So as mentioned in another thread, HJWasm 2.22+ features a built-in macro library which automatically adapts to the selected OPTION ARCH:<SSE|AVX> settings etc.
If you have any ideas for macros that should be built-in to HJWasm (custom invokes, prologue, helper functions.. etc) put them here.
For example we might add a DELPHI32_INVOKE, and DELPHI32_PROLOGUE/DELPHI32_EPILOGUE as built in macros to enable that form of ABI.

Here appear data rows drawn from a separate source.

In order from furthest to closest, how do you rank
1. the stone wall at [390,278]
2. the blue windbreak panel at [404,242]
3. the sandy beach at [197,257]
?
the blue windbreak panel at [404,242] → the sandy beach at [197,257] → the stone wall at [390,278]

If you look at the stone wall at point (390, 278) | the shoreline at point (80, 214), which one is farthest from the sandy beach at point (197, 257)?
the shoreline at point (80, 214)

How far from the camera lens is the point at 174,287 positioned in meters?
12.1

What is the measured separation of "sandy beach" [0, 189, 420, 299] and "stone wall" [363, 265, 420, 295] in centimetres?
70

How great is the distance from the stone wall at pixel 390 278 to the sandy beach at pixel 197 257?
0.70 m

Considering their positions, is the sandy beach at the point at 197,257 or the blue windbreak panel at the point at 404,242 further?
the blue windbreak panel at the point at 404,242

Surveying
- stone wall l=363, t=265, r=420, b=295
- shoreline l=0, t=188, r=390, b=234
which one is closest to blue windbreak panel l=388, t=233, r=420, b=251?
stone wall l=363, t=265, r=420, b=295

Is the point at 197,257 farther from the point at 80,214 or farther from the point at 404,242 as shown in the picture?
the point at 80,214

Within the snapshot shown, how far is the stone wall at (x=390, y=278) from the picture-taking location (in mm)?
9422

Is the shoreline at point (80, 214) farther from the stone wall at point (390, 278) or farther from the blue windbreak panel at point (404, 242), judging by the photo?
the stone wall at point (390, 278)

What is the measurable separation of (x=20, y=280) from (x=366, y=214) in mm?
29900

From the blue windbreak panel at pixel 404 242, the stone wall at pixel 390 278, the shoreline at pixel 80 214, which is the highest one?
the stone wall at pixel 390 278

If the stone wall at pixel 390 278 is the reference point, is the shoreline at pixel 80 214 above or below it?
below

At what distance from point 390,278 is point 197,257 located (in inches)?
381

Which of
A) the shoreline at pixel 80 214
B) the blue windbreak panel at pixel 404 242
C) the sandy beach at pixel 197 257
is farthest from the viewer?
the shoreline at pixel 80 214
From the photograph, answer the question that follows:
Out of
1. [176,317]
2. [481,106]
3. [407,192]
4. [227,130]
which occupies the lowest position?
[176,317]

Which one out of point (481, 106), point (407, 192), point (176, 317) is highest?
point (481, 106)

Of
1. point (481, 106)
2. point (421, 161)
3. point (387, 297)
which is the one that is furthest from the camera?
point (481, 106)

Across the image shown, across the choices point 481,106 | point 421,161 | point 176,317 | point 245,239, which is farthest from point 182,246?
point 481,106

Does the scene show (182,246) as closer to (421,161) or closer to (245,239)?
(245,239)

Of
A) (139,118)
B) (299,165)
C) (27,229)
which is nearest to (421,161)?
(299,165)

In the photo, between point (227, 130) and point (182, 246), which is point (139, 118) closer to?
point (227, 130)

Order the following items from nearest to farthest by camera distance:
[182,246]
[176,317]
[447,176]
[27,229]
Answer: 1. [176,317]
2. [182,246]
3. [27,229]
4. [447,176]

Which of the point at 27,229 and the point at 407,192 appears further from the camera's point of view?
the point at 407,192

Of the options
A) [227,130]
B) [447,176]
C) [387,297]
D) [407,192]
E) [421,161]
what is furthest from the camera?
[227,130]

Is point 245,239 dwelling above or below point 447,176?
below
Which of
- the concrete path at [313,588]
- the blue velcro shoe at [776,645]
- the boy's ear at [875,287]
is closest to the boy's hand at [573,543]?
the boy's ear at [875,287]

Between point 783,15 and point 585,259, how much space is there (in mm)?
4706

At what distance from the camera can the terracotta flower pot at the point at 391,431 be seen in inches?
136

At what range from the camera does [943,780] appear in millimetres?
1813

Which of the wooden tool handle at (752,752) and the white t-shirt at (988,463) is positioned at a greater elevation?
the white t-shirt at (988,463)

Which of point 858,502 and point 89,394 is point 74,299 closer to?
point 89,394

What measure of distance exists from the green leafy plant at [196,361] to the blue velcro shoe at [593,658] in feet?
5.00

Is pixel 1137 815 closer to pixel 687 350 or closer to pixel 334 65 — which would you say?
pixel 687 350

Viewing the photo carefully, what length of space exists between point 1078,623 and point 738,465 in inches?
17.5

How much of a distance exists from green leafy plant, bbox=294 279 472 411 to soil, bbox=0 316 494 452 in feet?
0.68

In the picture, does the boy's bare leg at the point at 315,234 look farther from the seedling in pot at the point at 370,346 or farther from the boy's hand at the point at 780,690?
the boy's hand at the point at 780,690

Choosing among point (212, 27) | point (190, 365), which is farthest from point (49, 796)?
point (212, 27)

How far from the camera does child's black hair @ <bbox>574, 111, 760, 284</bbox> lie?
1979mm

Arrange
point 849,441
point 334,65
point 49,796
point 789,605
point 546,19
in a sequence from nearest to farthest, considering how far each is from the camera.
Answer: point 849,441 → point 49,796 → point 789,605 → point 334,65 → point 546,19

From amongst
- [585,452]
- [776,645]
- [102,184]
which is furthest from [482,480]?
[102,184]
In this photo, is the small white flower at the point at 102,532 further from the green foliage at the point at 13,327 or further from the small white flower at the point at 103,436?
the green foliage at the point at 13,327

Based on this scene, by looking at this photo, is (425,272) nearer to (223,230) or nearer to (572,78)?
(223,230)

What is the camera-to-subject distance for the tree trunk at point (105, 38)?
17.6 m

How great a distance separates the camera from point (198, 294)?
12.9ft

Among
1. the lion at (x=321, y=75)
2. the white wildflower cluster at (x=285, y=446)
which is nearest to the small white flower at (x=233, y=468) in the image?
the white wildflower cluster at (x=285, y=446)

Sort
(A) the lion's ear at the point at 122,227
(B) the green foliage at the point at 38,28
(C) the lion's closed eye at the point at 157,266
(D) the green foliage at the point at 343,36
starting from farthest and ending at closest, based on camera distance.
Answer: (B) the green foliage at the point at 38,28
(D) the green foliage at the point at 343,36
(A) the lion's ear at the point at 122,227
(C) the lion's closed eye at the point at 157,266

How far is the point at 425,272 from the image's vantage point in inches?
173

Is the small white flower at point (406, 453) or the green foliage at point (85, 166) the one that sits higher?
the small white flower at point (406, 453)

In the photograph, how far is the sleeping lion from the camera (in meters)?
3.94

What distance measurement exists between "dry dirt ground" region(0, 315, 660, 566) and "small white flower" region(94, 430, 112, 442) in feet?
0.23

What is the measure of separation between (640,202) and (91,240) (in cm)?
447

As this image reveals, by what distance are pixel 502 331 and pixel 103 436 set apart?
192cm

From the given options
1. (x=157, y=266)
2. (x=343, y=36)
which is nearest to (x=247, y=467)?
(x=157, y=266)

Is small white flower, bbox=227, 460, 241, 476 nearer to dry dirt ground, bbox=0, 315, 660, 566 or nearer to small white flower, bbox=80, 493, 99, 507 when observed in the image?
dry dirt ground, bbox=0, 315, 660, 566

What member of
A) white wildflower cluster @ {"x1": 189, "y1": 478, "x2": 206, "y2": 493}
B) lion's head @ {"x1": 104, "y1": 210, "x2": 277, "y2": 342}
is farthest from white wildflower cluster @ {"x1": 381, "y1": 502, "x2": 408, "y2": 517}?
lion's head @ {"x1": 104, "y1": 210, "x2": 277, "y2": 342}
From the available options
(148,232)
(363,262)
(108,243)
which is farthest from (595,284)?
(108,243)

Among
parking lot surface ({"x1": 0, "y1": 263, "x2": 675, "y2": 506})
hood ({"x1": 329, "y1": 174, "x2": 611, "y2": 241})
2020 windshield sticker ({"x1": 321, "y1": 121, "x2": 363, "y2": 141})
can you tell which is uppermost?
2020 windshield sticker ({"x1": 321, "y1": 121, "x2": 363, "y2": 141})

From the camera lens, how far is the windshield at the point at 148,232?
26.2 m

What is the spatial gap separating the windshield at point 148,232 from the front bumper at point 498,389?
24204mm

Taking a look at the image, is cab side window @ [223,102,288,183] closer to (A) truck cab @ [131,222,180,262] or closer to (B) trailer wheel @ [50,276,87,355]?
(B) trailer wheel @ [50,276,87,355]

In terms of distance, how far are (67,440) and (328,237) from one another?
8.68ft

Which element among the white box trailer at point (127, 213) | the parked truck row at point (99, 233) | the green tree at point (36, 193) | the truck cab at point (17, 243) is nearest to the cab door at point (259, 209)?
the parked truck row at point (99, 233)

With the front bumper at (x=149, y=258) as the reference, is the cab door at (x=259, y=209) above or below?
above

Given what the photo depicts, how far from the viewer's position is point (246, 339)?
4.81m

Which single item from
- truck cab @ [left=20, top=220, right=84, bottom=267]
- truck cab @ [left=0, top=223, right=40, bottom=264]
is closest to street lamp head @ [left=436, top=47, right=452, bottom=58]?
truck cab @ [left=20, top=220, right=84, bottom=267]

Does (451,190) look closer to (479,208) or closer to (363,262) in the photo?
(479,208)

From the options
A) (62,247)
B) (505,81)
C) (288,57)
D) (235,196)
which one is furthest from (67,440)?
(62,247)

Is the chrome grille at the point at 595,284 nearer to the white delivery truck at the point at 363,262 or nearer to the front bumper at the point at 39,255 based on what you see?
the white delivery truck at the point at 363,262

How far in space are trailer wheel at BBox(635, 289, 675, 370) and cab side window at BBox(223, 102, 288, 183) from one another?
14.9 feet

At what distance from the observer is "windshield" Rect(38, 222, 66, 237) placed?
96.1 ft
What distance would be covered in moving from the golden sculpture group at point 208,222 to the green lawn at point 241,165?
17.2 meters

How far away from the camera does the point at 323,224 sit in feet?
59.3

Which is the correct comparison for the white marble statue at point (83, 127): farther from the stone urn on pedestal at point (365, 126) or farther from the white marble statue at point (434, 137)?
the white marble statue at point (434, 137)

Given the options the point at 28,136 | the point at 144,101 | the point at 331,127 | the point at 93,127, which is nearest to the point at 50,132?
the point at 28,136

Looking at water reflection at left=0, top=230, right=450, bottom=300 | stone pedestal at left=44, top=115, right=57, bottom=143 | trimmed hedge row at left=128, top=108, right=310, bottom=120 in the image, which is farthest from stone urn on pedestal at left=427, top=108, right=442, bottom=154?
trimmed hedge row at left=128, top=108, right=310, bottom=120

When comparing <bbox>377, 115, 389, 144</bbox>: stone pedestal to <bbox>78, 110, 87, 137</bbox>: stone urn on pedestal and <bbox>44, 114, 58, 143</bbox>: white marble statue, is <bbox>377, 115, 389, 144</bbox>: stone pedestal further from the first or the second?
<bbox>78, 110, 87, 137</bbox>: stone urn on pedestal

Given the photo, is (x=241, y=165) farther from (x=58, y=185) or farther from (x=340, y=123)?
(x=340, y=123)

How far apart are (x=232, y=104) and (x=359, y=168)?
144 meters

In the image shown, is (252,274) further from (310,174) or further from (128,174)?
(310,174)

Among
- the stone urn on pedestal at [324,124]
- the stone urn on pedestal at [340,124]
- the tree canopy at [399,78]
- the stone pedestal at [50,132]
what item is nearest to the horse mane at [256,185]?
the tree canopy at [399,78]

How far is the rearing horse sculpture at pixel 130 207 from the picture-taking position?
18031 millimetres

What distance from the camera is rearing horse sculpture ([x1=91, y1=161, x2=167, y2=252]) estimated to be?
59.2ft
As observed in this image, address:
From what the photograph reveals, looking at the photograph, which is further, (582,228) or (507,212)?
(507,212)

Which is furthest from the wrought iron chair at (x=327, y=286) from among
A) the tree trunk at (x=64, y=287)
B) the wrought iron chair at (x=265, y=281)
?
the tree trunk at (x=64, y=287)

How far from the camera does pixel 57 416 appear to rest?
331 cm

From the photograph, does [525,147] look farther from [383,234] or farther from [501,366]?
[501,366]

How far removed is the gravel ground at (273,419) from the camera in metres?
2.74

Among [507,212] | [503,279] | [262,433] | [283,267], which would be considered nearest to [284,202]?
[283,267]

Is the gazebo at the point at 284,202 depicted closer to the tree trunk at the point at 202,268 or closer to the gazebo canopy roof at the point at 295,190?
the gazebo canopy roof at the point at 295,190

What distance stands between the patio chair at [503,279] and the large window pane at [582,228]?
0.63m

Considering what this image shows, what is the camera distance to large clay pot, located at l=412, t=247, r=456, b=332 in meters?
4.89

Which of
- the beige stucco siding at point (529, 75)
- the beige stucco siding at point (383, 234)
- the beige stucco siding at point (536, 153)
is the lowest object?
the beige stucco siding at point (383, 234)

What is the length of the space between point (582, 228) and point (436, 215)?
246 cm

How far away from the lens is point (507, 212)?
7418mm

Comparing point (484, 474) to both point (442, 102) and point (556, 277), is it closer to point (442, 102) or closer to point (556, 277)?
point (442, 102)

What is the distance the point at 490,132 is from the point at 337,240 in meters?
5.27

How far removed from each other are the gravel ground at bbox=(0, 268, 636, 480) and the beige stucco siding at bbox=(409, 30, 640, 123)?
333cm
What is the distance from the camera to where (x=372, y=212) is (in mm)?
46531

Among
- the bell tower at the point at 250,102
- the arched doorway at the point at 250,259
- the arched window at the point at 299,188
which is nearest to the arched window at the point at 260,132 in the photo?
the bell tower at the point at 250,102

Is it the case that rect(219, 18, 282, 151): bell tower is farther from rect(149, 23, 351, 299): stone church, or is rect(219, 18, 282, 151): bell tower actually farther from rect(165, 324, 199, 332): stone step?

Quote from: johnsa on March 31, 2017, 08:00:16 AM
For example we might add a DELPHI32_INVOKE, and DELPHI32_PROLOGUE/DELPHI32_EPILOGUE as built in macros to enable that form of ABI.
That will be amazing. :t
Hi johnsa,
A relaxed invoke macro option calling registers and variables without prototyping :
include MsgBoxTimeout.inc
.data
user32 db 'user32.dll',0
text db 'This message box will destroy itself after 4000 miliseconds',0
caption db 'Self-destroying message box',0
func db 'MessageBoxTimeoutA',0
.data?
hModule dd ?
.code
start:
invoke LoadLibrary,ADDR user32
mov hModule,eax
invoke GetProcAddress,eax,ADDR func
test eax,eax
jz _exit
_invoke eax,0,ADDR text,ADDR caption,\
MB_ICONWARNING,LANG_NEUTRAL,TIMEOUT
_exit:
invoke FreeLibrary,hModule
invoke ExitProcess,0
END start
return keyword on prototypes;
mov myvar,invoke function,par1,par2,par3
From what I have see, on ms-dos, linux and windows (32 or 64), most functions return values on ax/eax/rax register, and if 2nd return value exists it will be on dx/edx/rdx register. But some functions can return some flags setup. This can be expanded to xmm registers, ... .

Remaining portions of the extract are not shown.